Die Weltgesundheitsorganisation hat die deutsche Johanniter-Unfall-Hilfe gebeten, ein Feldlazarett in der vom Erdbeben zerstörten Stadt Batal zu errichten. In diesem provisorischen Krankenhaus können täglich ungefähr 200 Patienten behandelt werden. Das Projekt kostet voraussichtlich 700 000 Euro und wird hauptsächlich durch Spenden aus Deutschland finanziert. Seit dem Erdbeben warten in Pakistan über 40 000 Menschen auf eine Behandlung ihrer Verletzungen.

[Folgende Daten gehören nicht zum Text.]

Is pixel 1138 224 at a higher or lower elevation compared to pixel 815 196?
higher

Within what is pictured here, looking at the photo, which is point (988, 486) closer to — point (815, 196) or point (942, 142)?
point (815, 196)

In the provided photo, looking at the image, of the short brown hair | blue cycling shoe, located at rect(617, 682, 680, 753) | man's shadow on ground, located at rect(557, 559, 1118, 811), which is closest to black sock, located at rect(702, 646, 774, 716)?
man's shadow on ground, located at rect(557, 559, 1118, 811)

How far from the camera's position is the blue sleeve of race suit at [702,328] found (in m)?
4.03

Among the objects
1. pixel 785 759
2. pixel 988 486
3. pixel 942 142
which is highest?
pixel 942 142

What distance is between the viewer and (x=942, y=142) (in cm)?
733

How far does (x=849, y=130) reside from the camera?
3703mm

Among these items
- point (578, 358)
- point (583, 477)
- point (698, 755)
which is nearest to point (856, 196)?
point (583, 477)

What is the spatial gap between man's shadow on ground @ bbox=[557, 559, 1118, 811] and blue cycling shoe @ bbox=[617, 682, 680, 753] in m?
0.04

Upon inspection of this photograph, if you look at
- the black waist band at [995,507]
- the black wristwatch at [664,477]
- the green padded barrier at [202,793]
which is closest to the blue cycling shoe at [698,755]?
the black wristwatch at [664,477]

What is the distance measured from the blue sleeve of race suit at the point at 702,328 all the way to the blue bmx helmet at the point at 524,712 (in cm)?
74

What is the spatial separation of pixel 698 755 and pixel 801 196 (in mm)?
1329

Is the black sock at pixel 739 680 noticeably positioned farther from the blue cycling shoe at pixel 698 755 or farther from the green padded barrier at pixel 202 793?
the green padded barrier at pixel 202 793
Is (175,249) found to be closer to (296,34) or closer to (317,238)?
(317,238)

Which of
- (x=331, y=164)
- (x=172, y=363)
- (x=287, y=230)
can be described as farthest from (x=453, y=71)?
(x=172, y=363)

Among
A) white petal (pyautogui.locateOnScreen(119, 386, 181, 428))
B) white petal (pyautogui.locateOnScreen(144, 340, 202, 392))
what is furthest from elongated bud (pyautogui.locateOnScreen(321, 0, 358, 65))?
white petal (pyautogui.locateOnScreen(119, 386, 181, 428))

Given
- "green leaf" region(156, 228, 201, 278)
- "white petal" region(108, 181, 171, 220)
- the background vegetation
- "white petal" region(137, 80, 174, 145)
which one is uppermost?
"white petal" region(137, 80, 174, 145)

Viele Betroffene leiden inzwischen an infizierten, offenen Wunden.
Das Deutsche Rote Kreuz (DRK) hat gestern die Spendenaktion »Winterzelte für Pakistan« gestartet. DRK-Präsident Rudolf Seiters rief Bürger, Belegschaften von Betrieben und Schulklassen dazu auf, jeweils ein Winterzelt für die Erdbebenopfer in Pakistan mit zu finanzieren. Eine solche Notunterkunft für eine siebenköpfige Familie kostet 250 Euro. Ziel sei es, 50 000 Zelte für die Überlebenden in den Erdbebengebieten durch Spenden zu beschaffen.